3.3.2. Interacting through AR Interface
The networking capability of the system allows real-time two-way interaction between a user and the device through the AR interface. On one hand, real-time data and derived knowledge from the virtual device could be presented through the AR interface as requested. Since the analysis is computed in the cloud, only outputs such as utility consumption, production statistics, and forward simulation will be presented for higher relevancy and less distraction. On the other hand, the user can input commands to control the device. As the system is implemented on a smartphone with ARKit, the system adopts a point-and-click mechanism. Virtual buttons allow for remote device controls. Live data is linked to corresponding sensor locations and the user can move the data visualization to find optimum view to observe relevant information.
ARDTMS supports the monitoring of a physical device both locally and remotely. When a user is physically located next to the device, the system overlays the virtual model of the device onto the physical device partially to highlight regions of interest or prompt assistive information. Since the user can interact with the device through the physical interface, ARDTMS mainly complements the physical functionalities through the AR interface in this situation. When the user is located remotely from the physical device, the system can mirror the current status of the physical device by augmenting the full virtual model in the user’s current physical space. This intuitive representation helps the user to interpret data as if he/she is interacting with the physical device.
4. Case Study
ARDTMS is demonstrated through the monitoring of the operating status of a scaled-down industrial prototype of a tower crane model. The implementation process helps to investigate the benefits, challenges, and limitations of the proposed system in detail. A user study is conducted to evaluate the advantages and effectiveness of the proposed system against the live data dashboard. The user study aims to verify whether the integrated system yields measurable improvement during the HCI process for users who are unfamiliar with a particular process.
━━━━━━━━━━
Problem:
Write what comes next in the passage on the AR digital twin monitoring system, starting after its last sentence. The items have nothing to do with this.

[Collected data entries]
━━━━━━━━━━
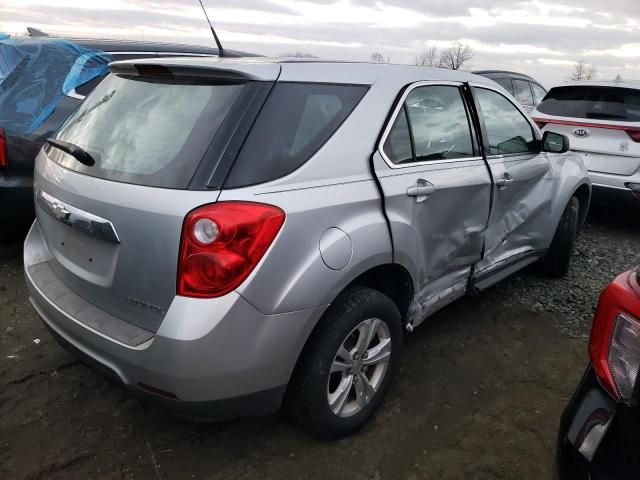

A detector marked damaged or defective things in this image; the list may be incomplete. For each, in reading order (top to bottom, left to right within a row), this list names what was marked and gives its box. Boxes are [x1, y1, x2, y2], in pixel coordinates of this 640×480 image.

crumpled side panel [0, 36, 111, 135]
damaged rear door [376, 82, 490, 322]
dented door [470, 85, 556, 272]
damaged rear door [470, 85, 556, 284]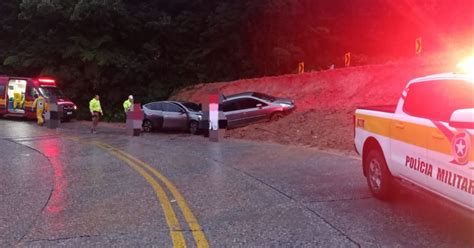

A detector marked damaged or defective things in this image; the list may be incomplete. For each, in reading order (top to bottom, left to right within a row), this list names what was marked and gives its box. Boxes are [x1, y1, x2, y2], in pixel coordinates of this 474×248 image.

crashed gray car [142, 101, 203, 135]
crashed gray car [221, 92, 294, 129]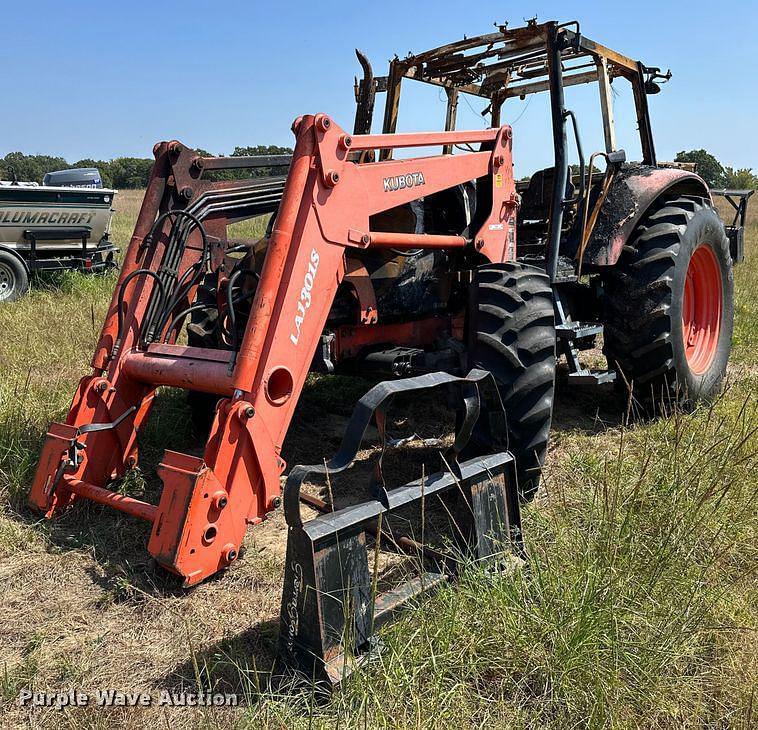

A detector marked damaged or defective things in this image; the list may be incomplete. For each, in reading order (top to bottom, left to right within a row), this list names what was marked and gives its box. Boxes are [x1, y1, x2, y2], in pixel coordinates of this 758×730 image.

burnt metal frame [360, 19, 664, 282]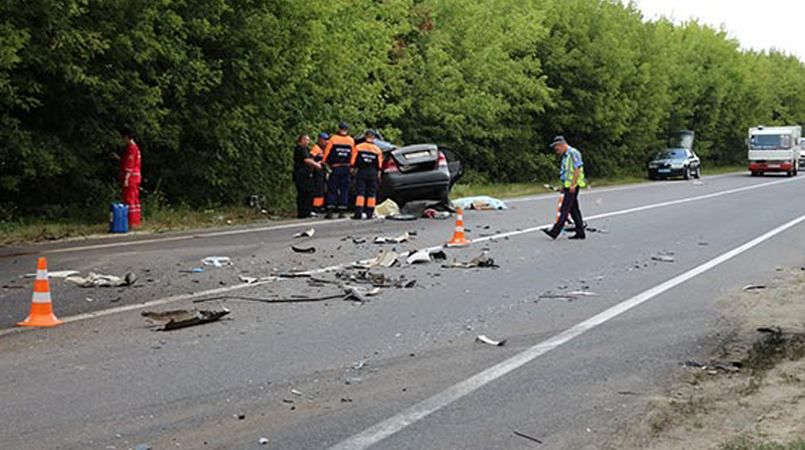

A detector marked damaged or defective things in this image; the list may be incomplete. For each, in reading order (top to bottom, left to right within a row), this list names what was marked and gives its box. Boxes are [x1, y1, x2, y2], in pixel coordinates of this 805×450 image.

damaged car [354, 131, 462, 207]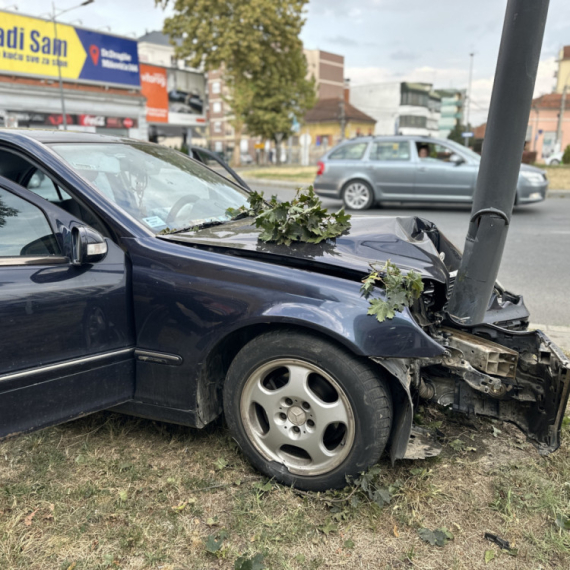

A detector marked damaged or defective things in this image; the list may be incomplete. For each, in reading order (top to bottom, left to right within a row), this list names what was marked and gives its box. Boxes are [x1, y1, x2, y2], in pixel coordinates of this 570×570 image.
━━━━━━━━━━
Answer to the problem:
One of the greatest challenges in industrial tower crane operations is to understand the wind load. In the prototype, the tower crane will operate in a laboratory environment under different simulated wind conditions. This aims to simulate the situation that a crane operator often faces. Although there are general safety guidelines based on measured wind speed from anemometers, the varying characteristics of the load, the boom, and even the site can be hard to gauge. In addition, nonlinearity exists in the system as well as the dynamics coupled in the random movement caused by gust of winds making it difficult to develop a precise model to describe the system. This makes the model-based approach, which requires structural parameters including elastic modulus, density, cross-sectional area, mass, etc., of all parts of the tower crane, difficult to achieve. Although no precise mathematical model is available, a data-driven method can help with the operation monitoring process.
Normally, a crane operator will need to judge whether the lifting task can be proceeded or not based on his/her own experience and knowledge. Comprehensive live data dashboard is used, from which operating trends can be read to identify anomalies. However, this can be difficult for novice operators, which could result in fatal accidents. To help novice operators, this case study aims to assist operators to understand the current operating conditions and avoid dangerous operations with real-time data, and knowledge learned from historical data as well as previous operators, presented through the AR interface.
Figure 2 shows the overview of the implementation of the monitoring system.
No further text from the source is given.